"This is something like, eh, Frank?" he remarked, as he drew in a big breath of the bracing morning air.

"I should remark, yes," was the other's reply.

"We've apparently left all our dangers behind," Andy ventured. "That is, I mean there's little likelihood of our being robbed of our precious machine now, with both government officials and envious revolutionists left in the lurch."

"I was just asking Felipe and he says we shall have another day and night of bucking up against this nasty current. You see, Andy, it's on an unusually big bender right now, which makes it doubly hard to fight it."

"Oh, well, what can't be cured must be endured, I guess. So I'll try to take it as easy as I may and be thankful it's no worse," Andy replied.

The morning passed without any event worth mentioning.
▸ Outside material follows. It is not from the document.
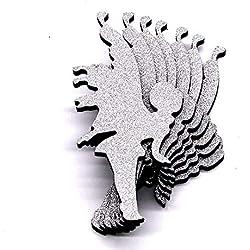 MTX Ltd Westlicher Art-kreativer Wand-Dekoration-3D Wand-Aufkleber - Engels-feenhaftes Form-PVC-Schaum-Brett-Material DIY Hintergrund-Wasserdichtes Wandbild, Silber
And all the while they kept steadily at the business of eating up some of the two hundred miles that Felipe assured them lay between Magangue and the city at the mouth of the big river.

Another thing was worrying Andy, however. He finally broached the subject to his comrade knowing that in this way he would get relief.

"That blessed old engine has been doing bully for a long time now, Frank, but judging from past experiences, she's due for another sulky fit soon. Whatever would we do if she let down all of a sudden, while we were right in the worst kind of a swift current? My! we'd be carried miles downstream before we could do anything."

"Oh, no we wouldn't!" remarked the other, smiling.

"Then you've been thinking it all over and made ready to offset a balk,
I bet anything," declared Andy, with vehemence.